Literaturkurs Gymnasium: Wenn ihn seine Lieblings-Schauspielerin Marlene ihn anflirtet, gerät der Filmproduzent schon einmal in Schieflage

Nachdem ein Literaturkurs bereits vorige Woche ordentlich vorgelegt hatte, stand der zweite Kurs unter der Leitung von Werner Humbeck diesem in keinster Weise nach, als es am Dienstagabend im Forum des Gymnasium Warstein ,,Pfeffer, Cörri & Marlene – beim Film ist nichts unmöglich“ hieß.

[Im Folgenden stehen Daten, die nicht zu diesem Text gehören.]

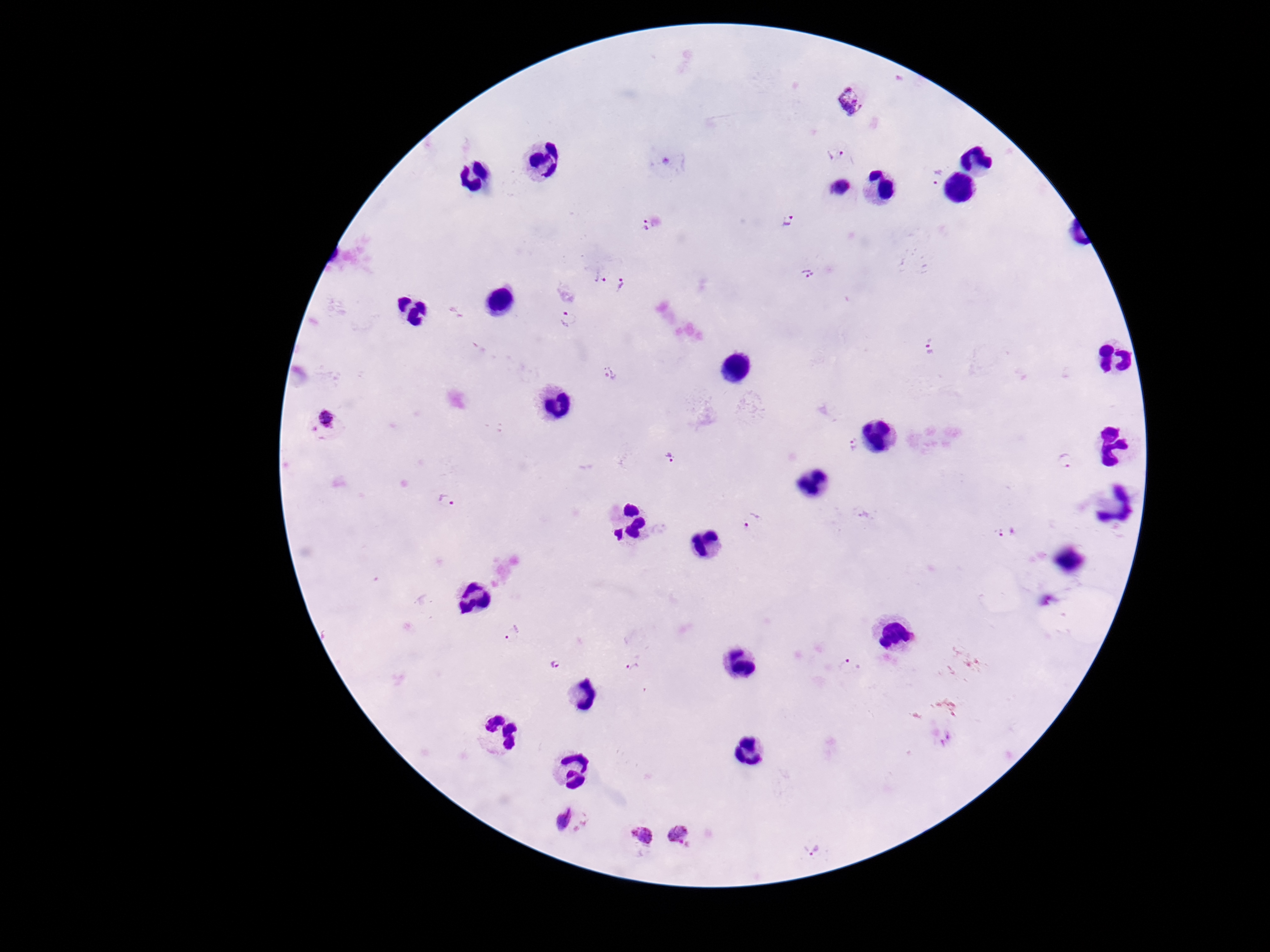
Approximate centers as [x, y] in pixels.
Summary:
  - Plasmodium parasite locations: [853, 101], [833, 153], [937, 177], [841, 188], [788, 220], [648, 224], [809, 273], [601, 278], [621, 285], [570, 318], [930, 353], [611, 374], [326, 422], [854, 445], [1066, 458], [670, 459], [448, 500], [752, 523], [1005, 532], [513, 634], [557, 665], [851, 666], [634, 668], [572, 822], [686, 834], [638, 835], [813, 852]
  - Capture: smartphone camera through the microscope eyepiece
  - Patient malaria status: positive
  - Preparation: thick peripheral-blood smear
  - Stain: Giemsa
  - Magnification: 100x
  - Image size: 1270×952 pixels
  - Field of view: one from this slide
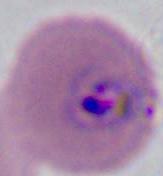

magnification = 400x or 1000x
identification = Plasmodium
modality = photomicrograph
Classify this cell by malaria status.
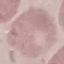

It is uninfected.

{
  "image_type": "cell patch, automatically extracted from a larger field of view and resized to 64 × 64 pixels",
  "preparation": "thin smear",
  "capture": "smartphone camera at the microscope eyepiece",
  "stain": "Giemsa"
}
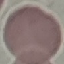
Summary:
  - Malaria status: uninfected
  - Capture: smartphone camera at the microscope eyepiece
  - Stain: Giemsa
  - Preparation: thin blood smear
  - Image type: cell patch, automatically extracted from a larger field of view and resized to 64 × 64 pixels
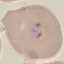

result = malaria parasites identified
image type = cell patch, automatically extracted from a larger field of view and resized to 64 × 64 pixels
capture = smartphone through the microscope eyepiece
preparation = thin blood film
stain = Giemsa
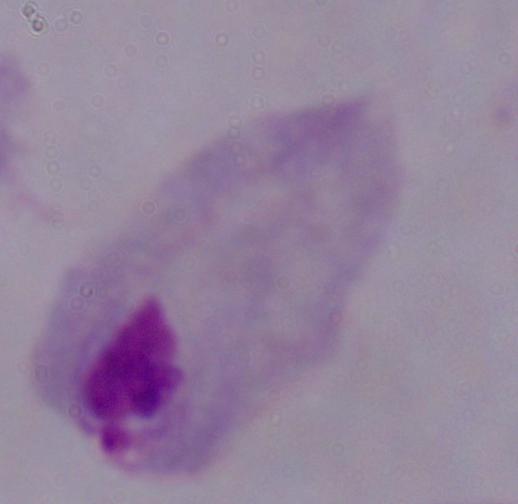
modality = micrograph
identification = trichomonad
magnification = 1000x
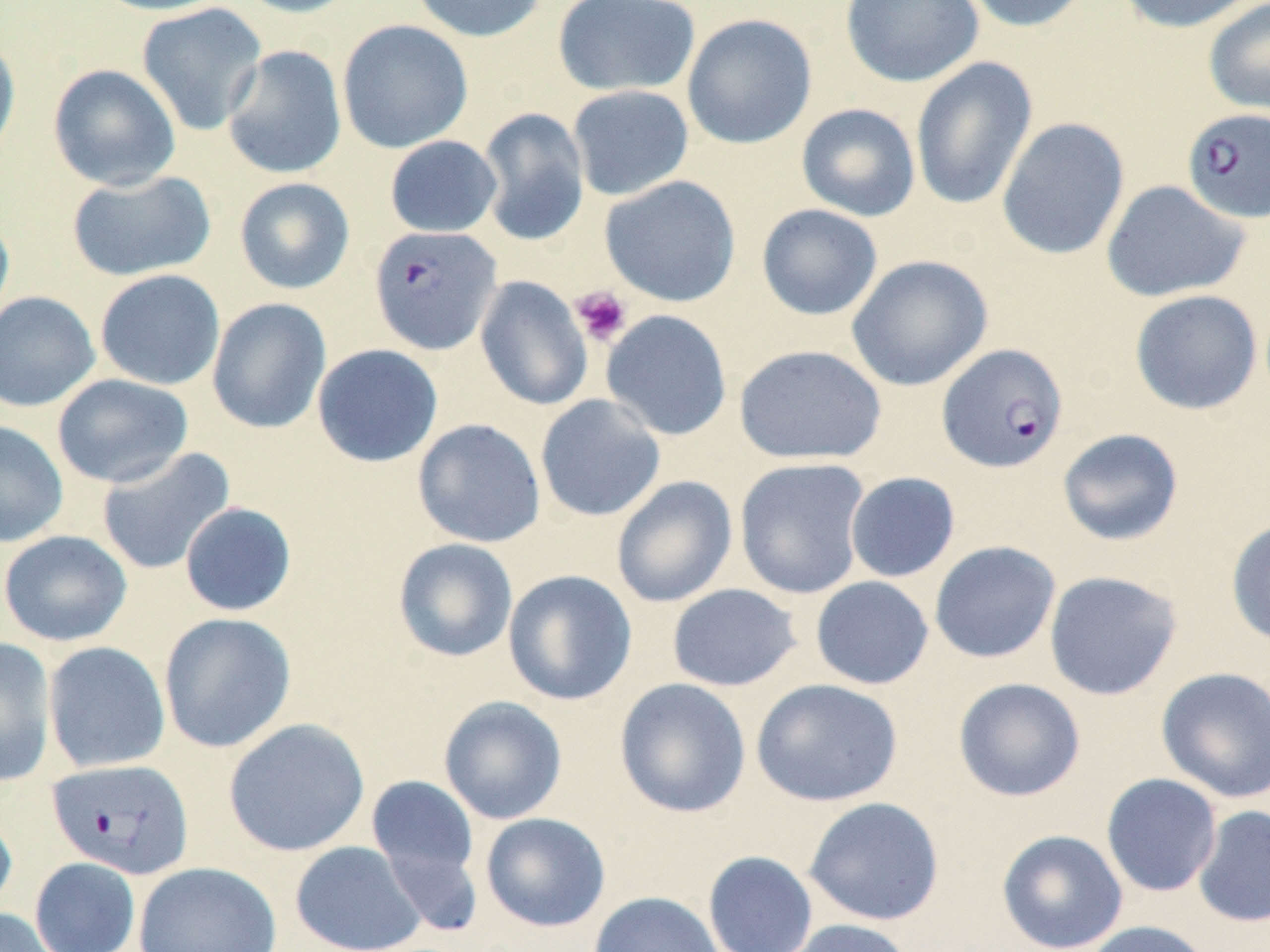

Dass der Name Programm ist, stellte Schul- und Kursleiter Humbeck unter Beweis, als er als aufgedrehte Autogrammjägerin auf die Bühne stürmte und sich damit die Sympathien des Publikums sicherte. Wir versetzen uns zurück in die 20er Jahre des letzten Jahrhunderts und stoßen auf die Pfeffer-Flimmerfrei-Zelluloid-Filmstreifen AG.

 

Wählerischer Pfeffer

Unter diesem Namen verdienen Robby Pfeffer (Jakob Schrewe) als Filmproduzent und Spielleiter Elmer Cörri, gespielt von Nikolas Borghoff, ihre Brötchen. Wenn Cörri auch genauso genervt von dem wählerischen Pfeffer ist, der die renommierte Komikerin Frieda Finke abgelehnt hat, wie alle anderen am Set auch, so sind sich die beiden doch in einem einig: Marlene Fliedrich (Silke Clare) ist wie gemacht für die Rolle der ,,Sanella, das Flittchen von Rom“, wie ihr neuer Filmstreifen heißen soll. Doch wie sich bald herausstellt, beschränkt Marlene ihre schauspielerischen Fähigkeiten nicht nur auf ihre Arbeitszeit. Mit ebenso zuckersüßen wie plumpen Avancen wickelt sie beide, ohne das Wissen des anderen, um den Finger. Zunächst prahlen beide voreinander, was sie für einen tollen Fang gemacht haben und hintergehen ihre Frauen, ohne mit der Wimper zu zucken, doch allmählich wird es brenzlig. So muss sich Marlene in den Schrank flüchten, als unerwartet Robby Pfeffers Frau auftritt und ihr Unterbewusstsein ihr suggeriert: da muss jemand im Schrank versteckt sein.

 

Charlie Chaplin statt Marlene

Als der untreue Gatte aber dann mit schlechtem Gewissen die Tür öffnet, steht plötzlich Charlie Chaplin da, statt Marlene! Von nun an tritt dieser immer wieder in entscheidenden Augenblicken während der Handlung auf und verwirrt die Charaktere, bis sie irgendwann beginnen ihn zu ignorieren: ,,Der ist gar nicht da. Alles nur eingebildet“.

 

Am Ende sind die Gänse fett

Zum Super-Gau des Stücks kommt es, als in der Presse berichtet wird, Marlene sei schwanger und die Namen Cörri und Pfeffer als mögliche Väter fallen. Es stellt sich zu guter letzt auch für die beiden Casanovas heraus, dass Marlene sie nur alle hintergangen hat, ihr verbündeter Freund in der gleichen Situation ist wie Pfeffer und Cörri zuvor und Frieda Finke (Mara Giere) in Wirklichkeit der Charlie Chaplin war, ganz nach dem Motto: am Ende sind die Gänse fett.